▶ [Written request A]
Rewrite the stretch of the Project Monterey announcement from "Last year at" through "scaling the infrastructure.", with "Project Monterey" changed to "the new project".

▶ [Given text]
Product Announcements

Project Monterey:The Excitement Builds One Year In

Author: Paul Turner, Vice President Product Management at VMware

Last year at VMworld 2020, VMware announced Project Monterey as the next major step in the evolution of cloud infrastructure for modern applications, including bare-metal workloads. The increasing velocity of digital transformation coupled with the adoption data analytics as mainstream IT technology is impacting the design and architecture of the next generation of data centers, and VMware’s answer to that is Project Monterey.

The data center is changing

Modern applications are driving new hardware requirements into data center infrastructure. The addition of function accelerators like DPUs to meet these requirements often results in the creation of application-specific silos, thus increasing the overall operational complexity of managing and scaling the infrastructure.

In a typical data center, the x86 based CPU complex tends to be a shared resource between infrastructure services and workloads. The CPU complex has come under increasing strain from the growing demand for infrastructure services, leaving fewer CPU cycles for applications. Paradoxically, a good portion of any newly added compute capacity is consumed by infrastructure services, lowering the overall efficiency of the data center.

▶ [Material supplied]
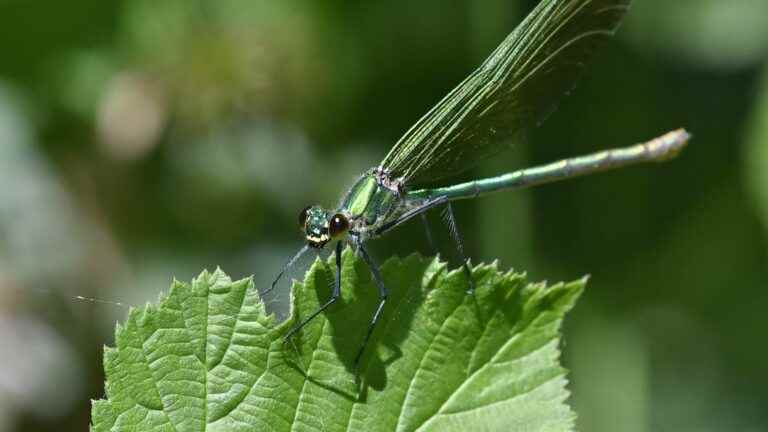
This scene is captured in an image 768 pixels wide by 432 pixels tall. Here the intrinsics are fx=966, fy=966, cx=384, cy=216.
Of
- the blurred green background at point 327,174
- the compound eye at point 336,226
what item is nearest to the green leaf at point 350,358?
the compound eye at point 336,226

▶ [Written request B]
Copy exactly the stretch of the listing from its start through the line that contains "- the compound eye at point 336,226", leaving out the picture.

▶ [Exercise answer A]
Last year at VMworld 2020, VMware announced the new project as the next major step in the evolution of cloud infrastructure for modern applications, including bare-metal workloads. The increasing velocity of digital transformation coupled with the adoption data analytics as mainstream IT technology is impacting the design and architecture of the next generation of data centers, and VMware’s answer to that is the new project.

The data center is changing

Modern applications are driving new hardware requirements into data center infrastructure. The addition of function accelerators like DPUs to meet these requirements often results in the creation of application-specific silos, thus increasing the overall operational complexity of managing and scaling the infrastructure.

▶ [Exercise answer B]
This scene is captured in an image 768 pixels wide by 432 pixels tall. Here the intrinsics are fx=966, fy=966, cx=384, cy=216.
Of
- the blurred green background at point 327,174
- the compound eye at point 336,226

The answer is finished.